→ Excerpt provided:
>> begin

3. Responsibility of the employers

by John Darker AMBIM

IN OR DER to avoid confusion in a wordy comparison of the terms of the 1971 Industrial Relations Act and the recent Trade Union and Labour Relations Act, 1974, it must he accepted that sizeable chunks of the previous legislation still apply. Schedule I of the new Act lists the provisions of the 1971 Act which have survived.

Although employers no longer possess the substantial freedom of action they once did to sack an employee, and a "borderline" case may well require the employer to "argue his corner" before an Industrial Tribunal, no law would be .practicable which denied an employer the ultimate sanction of dismissal. The additional responsibility imposed on management to ensure that a dismissal is "fair" needs no stressing in the context that impartial outsiders — members of the Industrial Tribunal may have to be convinced by a full recital of the background details.

No employer can be compelled to employ someone whose continued presence would constitute a criminal offence. An employee who has made a violent physical assault on a foreman, or a fellow employee, cannot look to the new Act for protection. Theft, pilferage, wilful destruction of property, still justify instant dismissal if the employer is certain as to the facts.

Borderline cases

It is the borderline cases• of misconduct which create difficulties for employers. Industrial Tribunals pay much attention to the manner in which the employing firm has observed the Code of Practice drawn up, after the fullest consultation, by the Department of Employment under Mr Robert Carr. Paragraphs 131-133 of the Code are particularly relevant for they assume that management has already jointly agreed a satisfactory disciplinary procedure with employee representatives of the relevant trade unions.

Paragraph 131 of the Code says: "Management should make known to each employee: i) its disciplinary rules and the agreed procedure; ii) the type of circumstances which can lead to suspension or dismissal." Paragraph 132 goes on: "The procedure should be in writing and should: I) specify who has the authority to take various forms of disciplinary action, and ensure that supervisors do not have the power to dismiss without reference to more senior management; ii) give the employee the opportunity to state his case and the right to be accompanied by his employee representative; iii) provide for a right of appeal, wherever practicable, to a level of management not previously involved; iv) provide for independent arbitration if the parties to the procedure wish it."

Paragraph 133 says: "Where there has been misconduct, the disciplinary action to be taken will depend on the circumstances, including the nature of the misconduct. But normally the procedure should operate as follows: i) the first step should be an oral warning or, in the case of more serious misconduct, a written warning setting out the circumstances; ii) no employee should be dismissed for a first breach of discipline except in the case of gross misconduct; iii) action on any further misconduct, for example, final warning, suspension without pay or dismissal, should be recorded in writing; iv) details of any disciplinary action should be given in writing to the employee and, if he so wishes, to his employee representative; v) no disciplinary action should be taken against a shop steward until the circumstances of the case have been discussed with a full-time official of the union concerned."

>> end

→ Instructions to follow: Please reproduce the passage on employer responsibility, starting with "IN OR DER to" and going on through "which have survived.", swapping "sizeable chunks" for "substantial parts".

→ Dataset content:

>> begin

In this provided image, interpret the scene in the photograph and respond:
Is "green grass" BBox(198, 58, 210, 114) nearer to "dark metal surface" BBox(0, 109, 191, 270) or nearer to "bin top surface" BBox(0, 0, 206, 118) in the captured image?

>> end

→ Solution for this problem:
IN OR DER to avoid confusion in a wordy comparison of the terms of the 1971 Industrial Relations Act and the recent Trade Union and Labour Relations Act, 1974, it must he accepted that substantial parts of the previous legislation still apply. Schedule I of the new Act lists the provisions of the 1971 Act which have survived.